- SHORT TASK: Please output exactly the run of lines that starts at the line with "At what distance does" and ends at the last line of the records below.

- THE RECORDS:
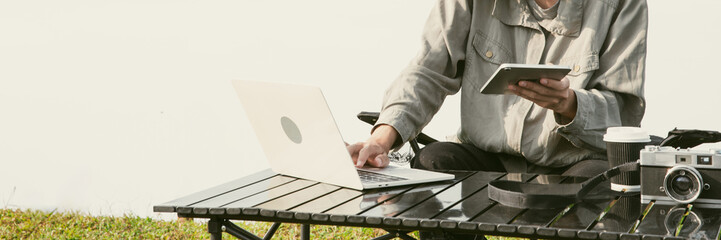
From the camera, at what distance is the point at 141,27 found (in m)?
4.68

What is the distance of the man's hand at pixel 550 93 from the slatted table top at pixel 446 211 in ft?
0.87

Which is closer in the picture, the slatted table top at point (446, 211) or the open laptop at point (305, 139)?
the slatted table top at point (446, 211)

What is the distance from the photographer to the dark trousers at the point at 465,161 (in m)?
2.56

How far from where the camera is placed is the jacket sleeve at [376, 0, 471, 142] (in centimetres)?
283

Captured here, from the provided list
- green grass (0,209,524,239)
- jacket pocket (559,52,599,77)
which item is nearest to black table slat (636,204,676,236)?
jacket pocket (559,52,599,77)

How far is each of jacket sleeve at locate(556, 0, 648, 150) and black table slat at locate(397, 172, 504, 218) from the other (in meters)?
0.33

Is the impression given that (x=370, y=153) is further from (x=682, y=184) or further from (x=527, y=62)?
(x=682, y=184)

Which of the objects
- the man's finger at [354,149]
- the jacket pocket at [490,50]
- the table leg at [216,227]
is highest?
the jacket pocket at [490,50]

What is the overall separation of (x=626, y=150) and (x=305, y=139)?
0.72 m

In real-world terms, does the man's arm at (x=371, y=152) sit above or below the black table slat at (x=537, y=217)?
above

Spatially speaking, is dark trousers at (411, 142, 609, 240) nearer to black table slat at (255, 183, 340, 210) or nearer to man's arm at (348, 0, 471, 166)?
man's arm at (348, 0, 471, 166)

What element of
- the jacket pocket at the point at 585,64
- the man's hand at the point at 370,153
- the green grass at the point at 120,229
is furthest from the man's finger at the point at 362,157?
the green grass at the point at 120,229

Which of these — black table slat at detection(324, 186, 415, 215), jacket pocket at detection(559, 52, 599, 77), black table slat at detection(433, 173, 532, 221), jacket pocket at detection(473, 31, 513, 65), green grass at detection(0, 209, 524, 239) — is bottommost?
green grass at detection(0, 209, 524, 239)

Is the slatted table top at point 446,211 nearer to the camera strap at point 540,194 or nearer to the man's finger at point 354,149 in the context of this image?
the camera strap at point 540,194
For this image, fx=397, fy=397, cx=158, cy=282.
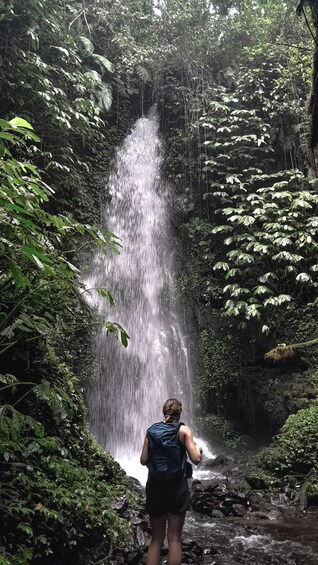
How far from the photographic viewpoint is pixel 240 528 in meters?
4.80

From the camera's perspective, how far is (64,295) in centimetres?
355

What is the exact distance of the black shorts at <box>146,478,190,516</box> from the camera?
293cm

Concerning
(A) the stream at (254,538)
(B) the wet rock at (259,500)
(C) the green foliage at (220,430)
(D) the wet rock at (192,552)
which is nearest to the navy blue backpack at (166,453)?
(A) the stream at (254,538)

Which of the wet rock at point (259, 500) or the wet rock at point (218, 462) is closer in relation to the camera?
the wet rock at point (259, 500)

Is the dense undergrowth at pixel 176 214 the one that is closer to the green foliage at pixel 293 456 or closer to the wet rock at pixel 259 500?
the green foliage at pixel 293 456

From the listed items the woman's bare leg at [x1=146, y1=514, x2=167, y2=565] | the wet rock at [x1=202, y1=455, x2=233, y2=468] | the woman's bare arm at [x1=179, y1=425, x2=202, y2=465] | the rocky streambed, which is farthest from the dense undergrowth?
the wet rock at [x1=202, y1=455, x2=233, y2=468]

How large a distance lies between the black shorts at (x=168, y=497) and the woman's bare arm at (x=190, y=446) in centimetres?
23

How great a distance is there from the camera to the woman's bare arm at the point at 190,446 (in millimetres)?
2895

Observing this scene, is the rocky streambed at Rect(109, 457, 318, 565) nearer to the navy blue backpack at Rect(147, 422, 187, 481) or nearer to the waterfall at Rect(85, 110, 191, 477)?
the navy blue backpack at Rect(147, 422, 187, 481)

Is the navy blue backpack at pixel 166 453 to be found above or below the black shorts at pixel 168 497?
above

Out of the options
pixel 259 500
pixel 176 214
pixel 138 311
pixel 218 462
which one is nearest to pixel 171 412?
pixel 259 500

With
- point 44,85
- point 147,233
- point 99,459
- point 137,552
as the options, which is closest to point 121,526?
point 137,552

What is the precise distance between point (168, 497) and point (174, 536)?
33 centimetres

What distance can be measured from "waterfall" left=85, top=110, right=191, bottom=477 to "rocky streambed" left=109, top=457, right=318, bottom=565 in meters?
2.15
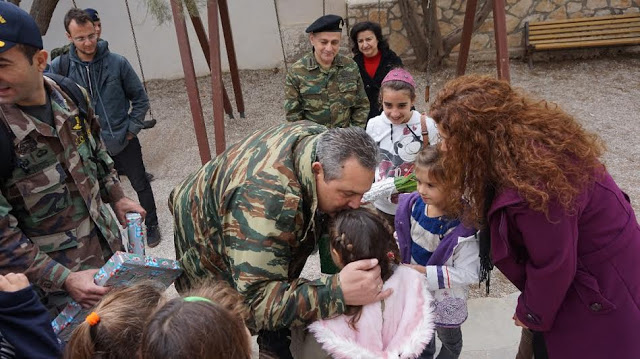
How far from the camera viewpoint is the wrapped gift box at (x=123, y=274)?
1.88 metres

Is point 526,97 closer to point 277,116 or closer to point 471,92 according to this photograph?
point 471,92

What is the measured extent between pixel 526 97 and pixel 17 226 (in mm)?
1959

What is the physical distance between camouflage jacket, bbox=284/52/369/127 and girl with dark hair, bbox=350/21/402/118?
41cm

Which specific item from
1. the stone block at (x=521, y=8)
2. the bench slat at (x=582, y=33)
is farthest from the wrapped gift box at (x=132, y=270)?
the stone block at (x=521, y=8)

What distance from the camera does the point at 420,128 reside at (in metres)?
3.33

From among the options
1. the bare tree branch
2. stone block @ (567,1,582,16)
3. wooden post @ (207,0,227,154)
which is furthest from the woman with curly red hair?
stone block @ (567,1,582,16)

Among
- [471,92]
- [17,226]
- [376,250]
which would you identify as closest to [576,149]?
[471,92]

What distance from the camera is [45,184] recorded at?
2.12m

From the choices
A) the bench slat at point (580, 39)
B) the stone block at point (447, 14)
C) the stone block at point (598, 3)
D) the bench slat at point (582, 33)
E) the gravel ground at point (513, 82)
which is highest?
the stone block at point (447, 14)

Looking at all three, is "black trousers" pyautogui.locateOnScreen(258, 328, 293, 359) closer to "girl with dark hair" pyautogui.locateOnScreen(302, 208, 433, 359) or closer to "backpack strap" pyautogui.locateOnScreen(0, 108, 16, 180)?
"girl with dark hair" pyautogui.locateOnScreen(302, 208, 433, 359)

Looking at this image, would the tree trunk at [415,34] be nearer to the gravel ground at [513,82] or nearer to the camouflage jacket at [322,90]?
the gravel ground at [513,82]

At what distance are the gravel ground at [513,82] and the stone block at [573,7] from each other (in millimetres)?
764

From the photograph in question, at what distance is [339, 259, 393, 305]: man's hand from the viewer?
5.84 feet

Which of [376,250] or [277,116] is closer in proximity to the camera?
[376,250]
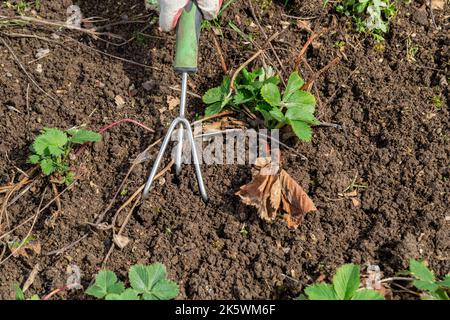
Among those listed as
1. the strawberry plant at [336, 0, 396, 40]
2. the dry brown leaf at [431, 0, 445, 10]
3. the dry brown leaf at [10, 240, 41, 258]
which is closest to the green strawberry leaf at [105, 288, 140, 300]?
the dry brown leaf at [10, 240, 41, 258]

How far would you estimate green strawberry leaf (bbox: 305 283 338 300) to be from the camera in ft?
5.87

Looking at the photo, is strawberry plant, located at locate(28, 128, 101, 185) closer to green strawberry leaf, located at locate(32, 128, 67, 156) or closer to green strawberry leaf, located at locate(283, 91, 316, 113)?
green strawberry leaf, located at locate(32, 128, 67, 156)

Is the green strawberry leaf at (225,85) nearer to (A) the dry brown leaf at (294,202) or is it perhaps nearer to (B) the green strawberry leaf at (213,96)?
(B) the green strawberry leaf at (213,96)

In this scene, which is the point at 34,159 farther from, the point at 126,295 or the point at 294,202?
the point at 294,202

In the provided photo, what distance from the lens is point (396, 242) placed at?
6.57ft

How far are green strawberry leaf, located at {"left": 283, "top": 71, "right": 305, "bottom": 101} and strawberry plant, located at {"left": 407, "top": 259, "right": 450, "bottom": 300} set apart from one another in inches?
27.9

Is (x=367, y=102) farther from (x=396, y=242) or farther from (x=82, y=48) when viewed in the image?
(x=82, y=48)

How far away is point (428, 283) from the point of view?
1811 millimetres

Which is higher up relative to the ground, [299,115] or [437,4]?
[437,4]

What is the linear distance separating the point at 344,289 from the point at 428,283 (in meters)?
0.24

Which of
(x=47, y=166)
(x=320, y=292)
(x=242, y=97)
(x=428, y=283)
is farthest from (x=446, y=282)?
(x=47, y=166)

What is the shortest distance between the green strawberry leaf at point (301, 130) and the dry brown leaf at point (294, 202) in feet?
0.52

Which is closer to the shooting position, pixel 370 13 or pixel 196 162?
pixel 196 162

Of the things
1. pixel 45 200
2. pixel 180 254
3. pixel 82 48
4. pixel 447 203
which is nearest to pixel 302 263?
pixel 180 254
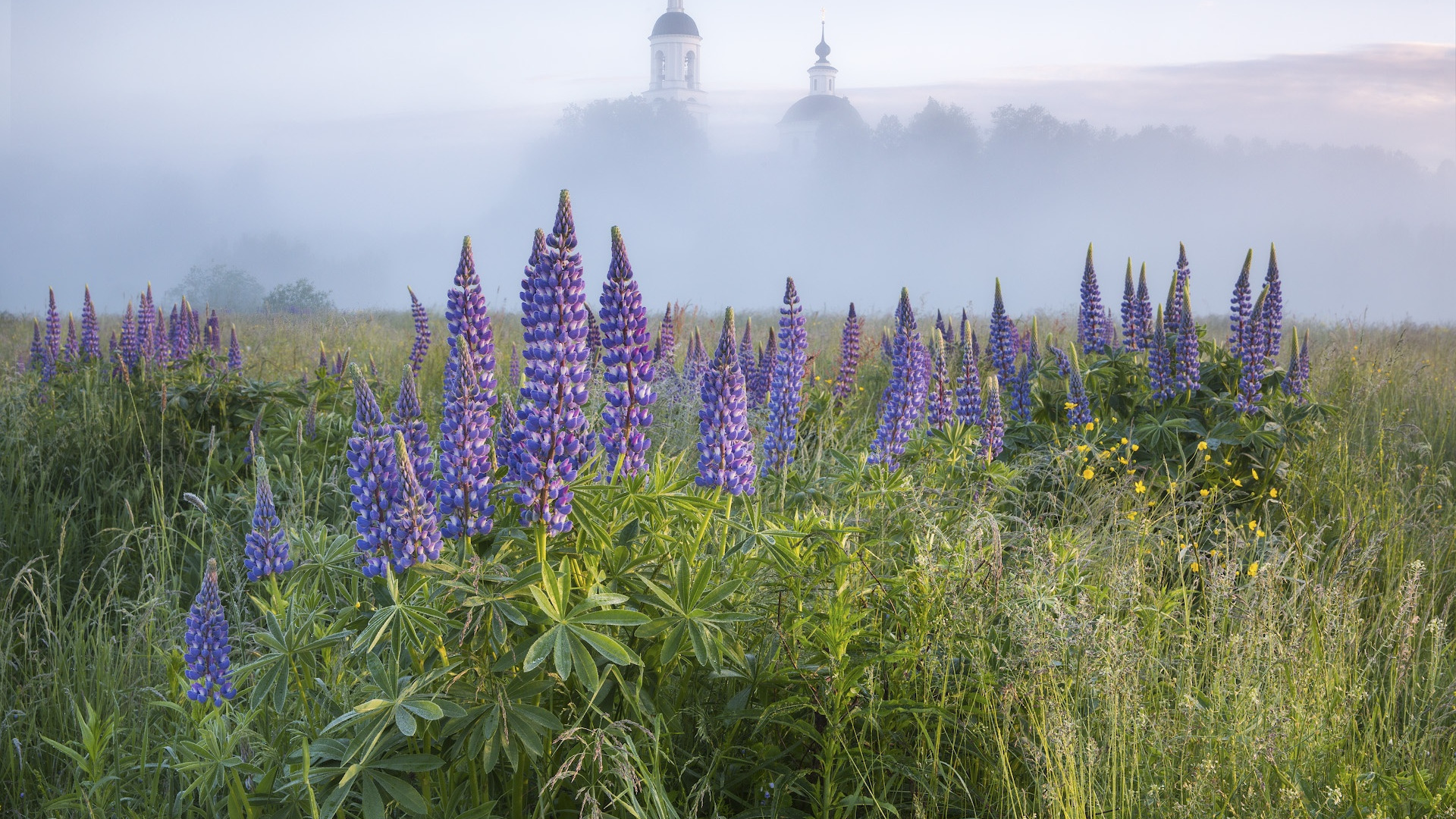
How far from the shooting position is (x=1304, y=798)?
7.48 ft

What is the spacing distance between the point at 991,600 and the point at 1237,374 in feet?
13.0

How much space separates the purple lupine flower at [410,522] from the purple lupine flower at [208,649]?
0.79 meters

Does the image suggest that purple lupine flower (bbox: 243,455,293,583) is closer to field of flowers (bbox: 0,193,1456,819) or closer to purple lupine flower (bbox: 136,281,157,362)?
field of flowers (bbox: 0,193,1456,819)

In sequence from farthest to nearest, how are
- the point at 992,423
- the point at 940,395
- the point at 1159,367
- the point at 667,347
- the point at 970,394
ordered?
1. the point at 667,347
2. the point at 1159,367
3. the point at 970,394
4. the point at 940,395
5. the point at 992,423

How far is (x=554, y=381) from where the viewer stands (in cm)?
213

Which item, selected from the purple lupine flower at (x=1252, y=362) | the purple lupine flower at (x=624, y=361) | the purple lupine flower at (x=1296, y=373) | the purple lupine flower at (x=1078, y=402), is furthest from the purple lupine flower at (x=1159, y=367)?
the purple lupine flower at (x=624, y=361)

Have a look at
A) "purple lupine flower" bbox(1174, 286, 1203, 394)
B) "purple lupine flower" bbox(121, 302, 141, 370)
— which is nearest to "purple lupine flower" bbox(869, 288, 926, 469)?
"purple lupine flower" bbox(1174, 286, 1203, 394)

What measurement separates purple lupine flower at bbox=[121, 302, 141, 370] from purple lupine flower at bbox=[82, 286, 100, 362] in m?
0.54

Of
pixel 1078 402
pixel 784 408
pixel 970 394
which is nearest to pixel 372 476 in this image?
pixel 784 408

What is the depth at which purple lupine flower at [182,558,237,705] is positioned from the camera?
253 cm

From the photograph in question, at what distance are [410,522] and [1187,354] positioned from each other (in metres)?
4.96

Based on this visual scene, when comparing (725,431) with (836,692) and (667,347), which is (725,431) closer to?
(836,692)

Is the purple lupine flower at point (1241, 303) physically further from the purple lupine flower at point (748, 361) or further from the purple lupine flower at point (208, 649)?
the purple lupine flower at point (208, 649)

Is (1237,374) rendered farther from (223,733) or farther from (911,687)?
(223,733)
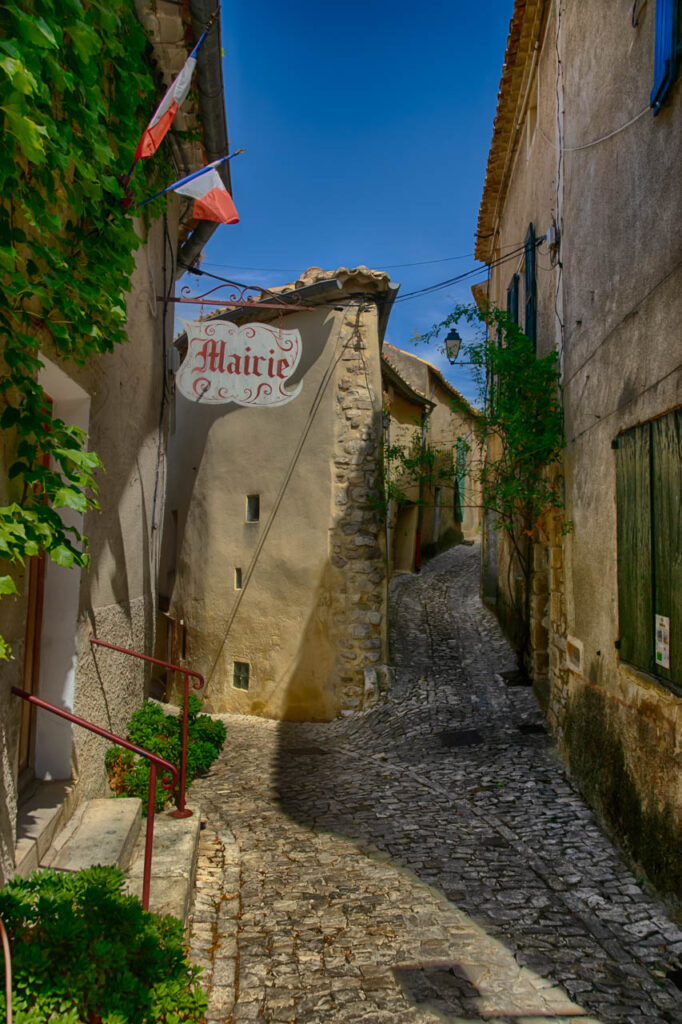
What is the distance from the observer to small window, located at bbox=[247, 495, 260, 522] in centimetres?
1120

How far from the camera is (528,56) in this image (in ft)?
30.3

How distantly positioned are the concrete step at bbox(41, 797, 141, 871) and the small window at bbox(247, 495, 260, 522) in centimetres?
689

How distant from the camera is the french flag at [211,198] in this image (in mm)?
4797

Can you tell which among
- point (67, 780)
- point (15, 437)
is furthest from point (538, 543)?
point (15, 437)

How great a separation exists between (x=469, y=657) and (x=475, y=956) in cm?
728

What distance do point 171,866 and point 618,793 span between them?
10.1 feet

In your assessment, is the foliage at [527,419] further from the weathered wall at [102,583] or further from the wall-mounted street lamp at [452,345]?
the weathered wall at [102,583]

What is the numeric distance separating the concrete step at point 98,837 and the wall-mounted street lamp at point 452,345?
8109mm

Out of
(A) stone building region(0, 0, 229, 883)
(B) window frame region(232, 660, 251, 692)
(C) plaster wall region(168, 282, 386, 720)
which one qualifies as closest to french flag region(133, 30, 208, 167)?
(A) stone building region(0, 0, 229, 883)

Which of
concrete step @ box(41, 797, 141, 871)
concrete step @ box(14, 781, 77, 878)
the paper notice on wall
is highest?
the paper notice on wall

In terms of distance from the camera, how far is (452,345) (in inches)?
427

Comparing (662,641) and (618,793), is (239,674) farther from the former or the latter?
(662,641)

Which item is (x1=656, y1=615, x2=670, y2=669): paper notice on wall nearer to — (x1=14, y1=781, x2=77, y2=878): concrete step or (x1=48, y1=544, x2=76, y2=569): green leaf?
(x1=48, y1=544, x2=76, y2=569): green leaf

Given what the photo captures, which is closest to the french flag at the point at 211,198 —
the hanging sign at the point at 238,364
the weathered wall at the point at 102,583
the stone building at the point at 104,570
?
the stone building at the point at 104,570
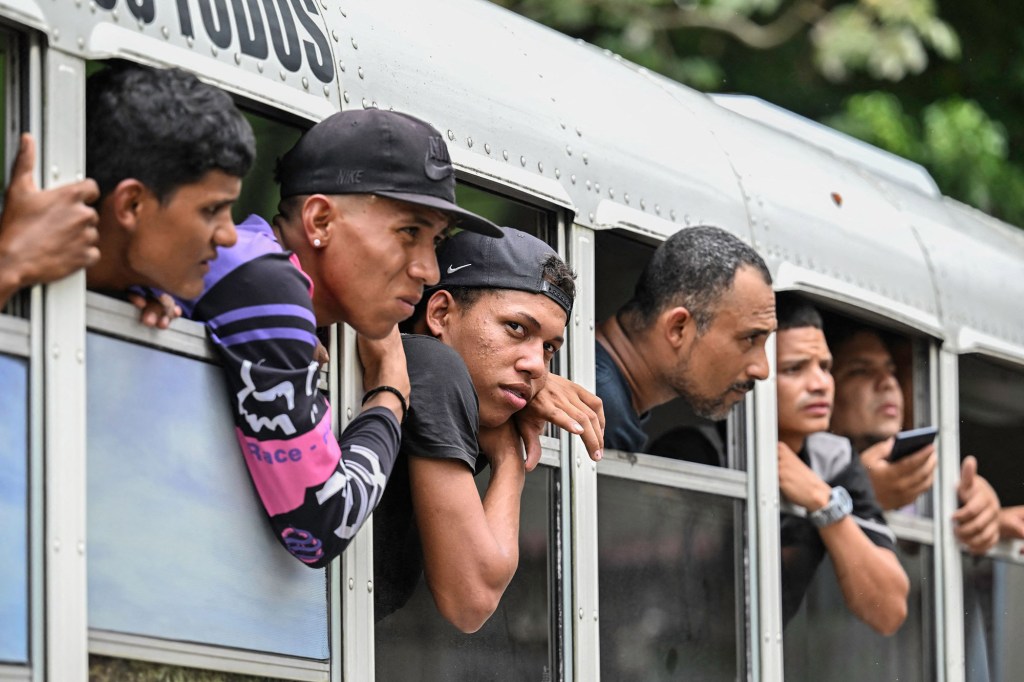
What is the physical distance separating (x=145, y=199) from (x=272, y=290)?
0.31 meters

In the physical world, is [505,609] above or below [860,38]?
below

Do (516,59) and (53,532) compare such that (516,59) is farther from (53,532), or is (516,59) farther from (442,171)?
(53,532)

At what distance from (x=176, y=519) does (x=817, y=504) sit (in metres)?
2.64

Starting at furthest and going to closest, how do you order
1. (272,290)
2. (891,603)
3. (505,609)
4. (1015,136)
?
(1015,136), (891,603), (505,609), (272,290)

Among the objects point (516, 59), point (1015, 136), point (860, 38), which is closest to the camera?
point (516, 59)

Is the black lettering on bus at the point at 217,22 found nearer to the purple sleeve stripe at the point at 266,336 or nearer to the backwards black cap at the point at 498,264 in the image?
the purple sleeve stripe at the point at 266,336

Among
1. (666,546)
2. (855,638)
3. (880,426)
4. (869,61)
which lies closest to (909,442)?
(880,426)

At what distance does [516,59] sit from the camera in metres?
4.30

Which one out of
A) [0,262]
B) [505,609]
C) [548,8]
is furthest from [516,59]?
[548,8]

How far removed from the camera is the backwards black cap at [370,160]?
3.32 metres

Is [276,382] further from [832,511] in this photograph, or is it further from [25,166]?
[832,511]

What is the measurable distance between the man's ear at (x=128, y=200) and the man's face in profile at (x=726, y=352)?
2.09 m

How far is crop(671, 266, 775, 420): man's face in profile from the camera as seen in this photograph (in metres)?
4.68

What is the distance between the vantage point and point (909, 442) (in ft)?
18.6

- WRITTEN RESPONSE:
At what distance does [516,59] sit from the camera in metres?
4.30

Which one out of
A) [0,262]
B) [505,609]
C) [548,8]
is furthest from [516,59]?
[548,8]

How far removed from the camera is the backwards black cap at [370,160]?
3.32 metres

Is [276,382] further from [832,511] in this photograph, or is it further from [25,166]?
[832,511]

What is the measurable distance between the man's ear at (x=128, y=200) and the man's face in profile at (x=726, y=352)?
2.09 m

How far is crop(671, 266, 775, 420): man's face in profile from the camera as seen in this photograph (in metres)?
4.68

What is the distance between the vantage point and point (909, 442) (in ft)?
18.6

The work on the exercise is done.